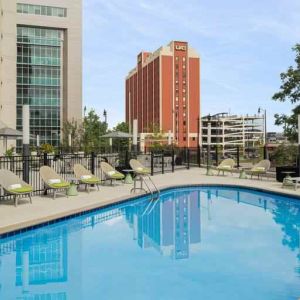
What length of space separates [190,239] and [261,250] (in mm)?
1583

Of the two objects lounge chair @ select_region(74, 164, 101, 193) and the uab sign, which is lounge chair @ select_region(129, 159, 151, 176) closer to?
lounge chair @ select_region(74, 164, 101, 193)

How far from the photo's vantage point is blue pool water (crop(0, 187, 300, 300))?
5.76m

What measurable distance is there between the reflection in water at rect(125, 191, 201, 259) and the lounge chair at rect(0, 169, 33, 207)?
287 cm

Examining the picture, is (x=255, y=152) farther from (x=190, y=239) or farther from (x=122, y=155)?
(x=190, y=239)

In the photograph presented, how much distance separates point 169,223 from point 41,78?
50.0 meters

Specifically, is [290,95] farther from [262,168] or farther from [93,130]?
[93,130]

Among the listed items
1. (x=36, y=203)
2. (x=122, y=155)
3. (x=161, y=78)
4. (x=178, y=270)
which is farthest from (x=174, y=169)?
(x=161, y=78)

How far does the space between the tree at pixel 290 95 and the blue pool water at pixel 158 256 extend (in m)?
6.53

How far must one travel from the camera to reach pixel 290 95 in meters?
17.9

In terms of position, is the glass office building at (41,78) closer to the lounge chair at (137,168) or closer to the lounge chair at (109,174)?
the lounge chair at (137,168)

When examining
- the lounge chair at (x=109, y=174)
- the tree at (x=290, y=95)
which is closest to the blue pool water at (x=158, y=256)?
the lounge chair at (x=109, y=174)

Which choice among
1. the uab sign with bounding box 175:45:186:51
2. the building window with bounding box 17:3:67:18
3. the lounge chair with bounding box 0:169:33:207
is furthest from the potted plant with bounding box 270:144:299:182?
the uab sign with bounding box 175:45:186:51

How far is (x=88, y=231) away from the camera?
370 inches

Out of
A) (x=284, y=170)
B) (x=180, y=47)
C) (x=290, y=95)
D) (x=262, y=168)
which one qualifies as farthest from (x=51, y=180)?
(x=180, y=47)
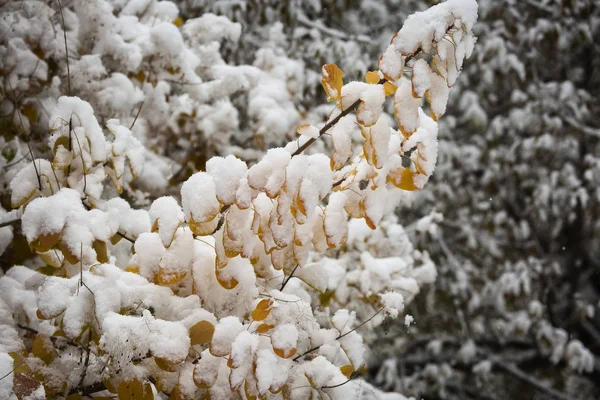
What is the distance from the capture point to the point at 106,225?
3.29 feet

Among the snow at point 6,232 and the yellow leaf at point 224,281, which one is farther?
the snow at point 6,232

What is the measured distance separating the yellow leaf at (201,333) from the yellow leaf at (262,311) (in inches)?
3.3

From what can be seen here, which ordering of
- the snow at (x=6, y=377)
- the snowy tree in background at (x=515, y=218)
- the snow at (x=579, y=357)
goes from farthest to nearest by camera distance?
1. the snowy tree in background at (x=515, y=218)
2. the snow at (x=579, y=357)
3. the snow at (x=6, y=377)

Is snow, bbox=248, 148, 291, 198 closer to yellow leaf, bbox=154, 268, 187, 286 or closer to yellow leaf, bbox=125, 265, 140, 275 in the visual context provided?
yellow leaf, bbox=154, 268, 187, 286

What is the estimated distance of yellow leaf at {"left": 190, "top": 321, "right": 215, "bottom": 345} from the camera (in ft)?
2.78

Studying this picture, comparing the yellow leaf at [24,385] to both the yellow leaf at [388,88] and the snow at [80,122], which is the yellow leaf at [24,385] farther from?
the yellow leaf at [388,88]

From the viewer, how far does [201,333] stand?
850 mm

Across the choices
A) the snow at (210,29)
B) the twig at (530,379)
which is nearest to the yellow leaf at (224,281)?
the snow at (210,29)

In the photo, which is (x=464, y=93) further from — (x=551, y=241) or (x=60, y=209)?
(x=60, y=209)

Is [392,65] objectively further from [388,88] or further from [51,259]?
[51,259]

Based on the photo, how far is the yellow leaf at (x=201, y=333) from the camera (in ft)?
2.78

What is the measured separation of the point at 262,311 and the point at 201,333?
12 centimetres

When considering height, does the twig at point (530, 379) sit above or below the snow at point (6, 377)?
below

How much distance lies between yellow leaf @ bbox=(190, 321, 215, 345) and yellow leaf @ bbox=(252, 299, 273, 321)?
8cm
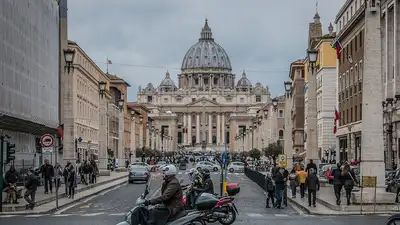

● ● ● ● ● ● ●

● Written problem: Rewrite all of the material above with every "blue pool water" swapped for "swimming pool water", keeping everything else unchanged and leaving out the pictures.

● Final result:
What length of space separates [190,239] and [261,250] (in mm)?
1583

Of the two objects lounge chair @ select_region(74, 164, 101, 193) and the uab sign, which is lounge chair @ select_region(129, 159, 151, 176) closer to?
lounge chair @ select_region(74, 164, 101, 193)

How far from the photo's vantage point is swimming pool water (crop(0, 187, 300, 300))?
5.76m

What measurable distance is there between the reflection in water at rect(125, 191, 201, 259) and the lounge chair at rect(0, 169, 33, 207)?
287 cm

Examining the picture, is (x=255, y=152) farther from (x=190, y=239) or farther from (x=122, y=155)?
(x=190, y=239)

In the photograph presented, how much distance separates point 169,223 from point 41,78?
50.0 meters

Specifically, is [290,95] farther from [262,168] or farther from [93,130]?
[93,130]

Among the listed items
1. (x=36, y=203)
2. (x=122, y=155)
3. (x=161, y=78)
4. (x=178, y=270)
which is farthest from (x=174, y=169)?
(x=161, y=78)

How far does the space between the tree at pixel 290 95 and the swimming pool water at pixel 158 256 extend (in m)?
6.53

How far must one travel from the camera to reach pixel 290 95 in meters?
17.9

In terms of position, is the glass office building at (41,78) closer to the lounge chair at (137,168) or closer to the lounge chair at (109,174)?
the lounge chair at (137,168)

When examining
- the lounge chair at (x=109, y=174)
- the tree at (x=290, y=95)
which is closest to the swimming pool water at (x=158, y=256)?
the lounge chair at (x=109, y=174)

Which choice among
1. the uab sign with bounding box 175:45:186:51
2. the building window with bounding box 17:3:67:18
3. the lounge chair with bounding box 0:169:33:207
is furthest from the potted plant with bounding box 270:144:299:182?
the uab sign with bounding box 175:45:186:51

How far is (x=88, y=231) away from the camera?
370 inches

Out of
A) (x=284, y=170)
B) (x=180, y=47)
C) (x=290, y=95)
D) (x=262, y=168)
which one qualifies as farthest from (x=51, y=180)?
(x=180, y=47)
What is the distance from the capture point to the point at 106,225?
3.29 feet

Among the snow at point 6,232 and the yellow leaf at point 224,281, which one is farther?
the snow at point 6,232

What is the measured distance separating the yellow leaf at (201,333) from the yellow leaf at (262,311) (in inches)?
3.3

From what can be seen here, which ordering of
- the snow at (x=6, y=377)
- the snowy tree in background at (x=515, y=218)
- the snow at (x=579, y=357)
goes from farthest to nearest by camera distance?
1. the snowy tree in background at (x=515, y=218)
2. the snow at (x=579, y=357)
3. the snow at (x=6, y=377)

Is snow, bbox=248, 148, 291, 198 closer to yellow leaf, bbox=154, 268, 187, 286 or closer to yellow leaf, bbox=125, 265, 140, 275 in the visual context provided?
yellow leaf, bbox=154, 268, 187, 286

What is the estimated distance of yellow leaf at {"left": 190, "top": 321, "right": 215, "bottom": 345} from the camera (in ft)?
2.78

Studying this picture, comparing the yellow leaf at [24,385] to both the yellow leaf at [388,88] and the snow at [80,122], which is the yellow leaf at [24,385] farther from?
the yellow leaf at [388,88]

From the viewer, how far does [201,333] stand?
850 mm

Across the choices
A) the snow at (210,29)
B) the twig at (530,379)
which is nearest to the yellow leaf at (224,281)?
the snow at (210,29)

In the photo, which is (x=464, y=93) further from — (x=551, y=241) or (x=60, y=209)?
(x=60, y=209)

Is [392,65] objectively further from [388,88] or further from [51,259]?
[51,259]

Based on the photo, how far is the yellow leaf at (x=201, y=333) from the camera (in ft)?
2.78

What is the measured separation of the point at 262,311 and the point at 201,333?
12 centimetres

When considering height, does the twig at point (530, 379) sit above or below the snow at point (6, 377)?
below

How much distance lies between yellow leaf @ bbox=(190, 321, 215, 345) and yellow leaf @ bbox=(252, 299, 273, 321)?
8cm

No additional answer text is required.